Govia Thameslink, or GTR, operates Southern, Thameslink and Gatwick Express trains from the south coast into London, through Coulsdon, Purley and Croydon. From today, and with the connivance of DafT, the Department for Transport, they are axing 341 trains from their daily schedule, for an as yet indefinite period.
The move will cost the taxpayers millions – since Southern is still liable to pay compensation to all passengers whose train is delayed by more than 30 minutes, and that includes the cancelled services.
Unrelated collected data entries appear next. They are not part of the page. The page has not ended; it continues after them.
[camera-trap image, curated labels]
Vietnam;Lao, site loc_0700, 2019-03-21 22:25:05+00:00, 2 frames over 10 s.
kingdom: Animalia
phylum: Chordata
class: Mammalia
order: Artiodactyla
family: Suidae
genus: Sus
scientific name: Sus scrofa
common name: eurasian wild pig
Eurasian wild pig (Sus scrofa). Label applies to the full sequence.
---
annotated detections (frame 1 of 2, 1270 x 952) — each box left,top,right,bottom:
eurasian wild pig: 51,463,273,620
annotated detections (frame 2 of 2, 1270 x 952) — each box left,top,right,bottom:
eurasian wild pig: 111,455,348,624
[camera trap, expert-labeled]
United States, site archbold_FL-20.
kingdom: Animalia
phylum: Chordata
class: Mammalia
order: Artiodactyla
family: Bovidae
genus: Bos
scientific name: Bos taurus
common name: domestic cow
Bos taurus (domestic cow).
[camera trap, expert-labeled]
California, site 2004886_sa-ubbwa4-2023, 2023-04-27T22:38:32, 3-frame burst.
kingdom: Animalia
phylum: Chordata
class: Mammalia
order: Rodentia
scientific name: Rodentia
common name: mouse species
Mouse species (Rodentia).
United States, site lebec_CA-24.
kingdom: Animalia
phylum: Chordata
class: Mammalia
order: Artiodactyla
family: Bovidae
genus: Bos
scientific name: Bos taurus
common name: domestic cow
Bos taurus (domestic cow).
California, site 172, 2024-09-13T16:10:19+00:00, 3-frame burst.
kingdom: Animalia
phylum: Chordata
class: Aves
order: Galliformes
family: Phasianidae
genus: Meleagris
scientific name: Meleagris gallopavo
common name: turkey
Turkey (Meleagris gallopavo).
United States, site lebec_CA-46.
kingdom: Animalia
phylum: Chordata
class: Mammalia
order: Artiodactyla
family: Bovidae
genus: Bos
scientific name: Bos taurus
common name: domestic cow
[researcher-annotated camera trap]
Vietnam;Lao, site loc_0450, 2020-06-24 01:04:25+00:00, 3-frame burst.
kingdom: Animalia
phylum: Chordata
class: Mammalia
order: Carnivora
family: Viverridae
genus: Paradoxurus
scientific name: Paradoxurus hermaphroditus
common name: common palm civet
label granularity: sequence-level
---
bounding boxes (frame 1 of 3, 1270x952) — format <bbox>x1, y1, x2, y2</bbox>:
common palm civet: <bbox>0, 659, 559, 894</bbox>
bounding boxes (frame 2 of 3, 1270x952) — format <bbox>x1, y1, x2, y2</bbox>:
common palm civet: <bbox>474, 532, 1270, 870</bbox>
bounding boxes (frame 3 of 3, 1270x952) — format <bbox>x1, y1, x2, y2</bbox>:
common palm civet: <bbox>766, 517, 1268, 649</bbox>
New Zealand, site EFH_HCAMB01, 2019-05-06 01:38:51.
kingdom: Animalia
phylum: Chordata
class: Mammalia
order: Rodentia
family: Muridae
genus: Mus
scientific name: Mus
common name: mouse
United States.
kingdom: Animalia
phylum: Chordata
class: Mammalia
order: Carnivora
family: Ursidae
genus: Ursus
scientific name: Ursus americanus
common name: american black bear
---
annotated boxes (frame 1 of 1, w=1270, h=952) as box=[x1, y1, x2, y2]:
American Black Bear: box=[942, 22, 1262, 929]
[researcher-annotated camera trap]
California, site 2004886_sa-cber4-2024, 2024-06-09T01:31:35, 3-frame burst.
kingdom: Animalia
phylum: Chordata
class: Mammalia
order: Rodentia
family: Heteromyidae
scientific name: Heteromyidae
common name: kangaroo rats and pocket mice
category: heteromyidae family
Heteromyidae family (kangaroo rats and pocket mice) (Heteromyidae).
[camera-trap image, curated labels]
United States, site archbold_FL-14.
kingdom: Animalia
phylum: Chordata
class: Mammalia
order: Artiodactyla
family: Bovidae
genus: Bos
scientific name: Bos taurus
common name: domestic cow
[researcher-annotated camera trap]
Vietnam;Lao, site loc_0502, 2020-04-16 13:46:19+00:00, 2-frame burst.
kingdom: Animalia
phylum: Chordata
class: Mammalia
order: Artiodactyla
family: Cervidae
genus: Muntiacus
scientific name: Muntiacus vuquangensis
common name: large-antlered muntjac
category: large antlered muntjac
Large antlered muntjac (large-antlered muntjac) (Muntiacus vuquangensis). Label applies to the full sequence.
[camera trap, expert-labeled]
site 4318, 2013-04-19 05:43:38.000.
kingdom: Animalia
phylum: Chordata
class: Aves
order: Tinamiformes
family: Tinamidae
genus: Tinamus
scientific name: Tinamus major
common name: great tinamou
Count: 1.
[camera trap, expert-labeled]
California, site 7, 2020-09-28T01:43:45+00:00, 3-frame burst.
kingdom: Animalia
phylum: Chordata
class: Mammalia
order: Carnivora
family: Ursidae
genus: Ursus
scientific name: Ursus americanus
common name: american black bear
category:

And the compensation payments will come from DafT.
Pidgeon calls the timetable move “an act of desperation”.
Pidgeon, the Liberal Democrats’ only London Assembly Member, has written to GTR demanding a full account of the company’s staffing rosters.
“By drastically reducing their timetable Southern trains are simply taking the easy option for themselves at the cost of everyone else,” Pidgeon said. “And this is on top of the many cuts to services passengers using London Bridge have faced over the last few years.
“I have repeatedly asked for information about the level of drivers they employ, how many are in training and how many they actually require to run their full timetable without relying on the use of overtime. The fact that this information has not been provided to date speaks for itself.
“The level of service provided by Govia Thameslink Railway in recent months has been appalling, there is simply no other way to describe the service that I and so many other people have faced in recent weeks.
“Their service has led to immense inconvenience for thousands of people and families across south London. With only 3 trains over the morning rush period and in the evening on some routes, many parents will struggle to reach their childcare on time, causing even more stress”
In her letter to Charles Horton, GTR’s chief executive, Pidgeon has written: “While I am aware of your argument that you face a reduction in the update of overtime and high levels of train crew sickness I think such claims cannot be a defence for Govia Thameslink Railway failing to be open and transparent as to your actual staffing levels.
“Despite repeatedly asking for the information I have so far not been provided with statistics for how many train drivers you currently have, how many you need to run your advertised timetable without relying on drivers working overtime, how many are in training and when will they be able to drive your trains. Detailed figures for how many train drivers you have employed over the last four years and in addition your current recruitment and training plans should now be placed in the public domain.
“This is something we have discussed in recent years and something I expected would be improving by now.”
Pidgeon accuses Horton’s company’s failure to provide an acceptable service of causing “an immense amount of inconvenience to thousands of people and families. Your service has also impacted and caused economic harm for many London businesses as well”.
Pidgeon describes today’s move to reduce Southern services to a level it might actually be capable of delivering as “an act of desperation”.
It appears that GTR’s timetable move will also be a costly one, though ultimately not for GTR. In an poorly promoted statement on Southern Rail’s website, the company says full refunds are available to passengers even under the terms of the old timetable.
It means travellers can claim refunds for services that won’t actually run under the emergency timetable. They would have to show they intended to get a certain train under the old timetable but were forced to get one at least half an hour later.
Under the franchise deal, the refund scheme is paid for by the Government rather than by the train operator. In the 12 months to April 2015, the Government paid £1.62 million in compensation to Southern passengers.
Southern Rail states: “If your journey is delayed by more than 30 minutes against the normal or revised timetable, you will be entitled to compensation.
“During the amended timetable, you will be able to claim compensation against trains cancelled in advance or against delays experienced on the day; either against the normal or the amended timetable.”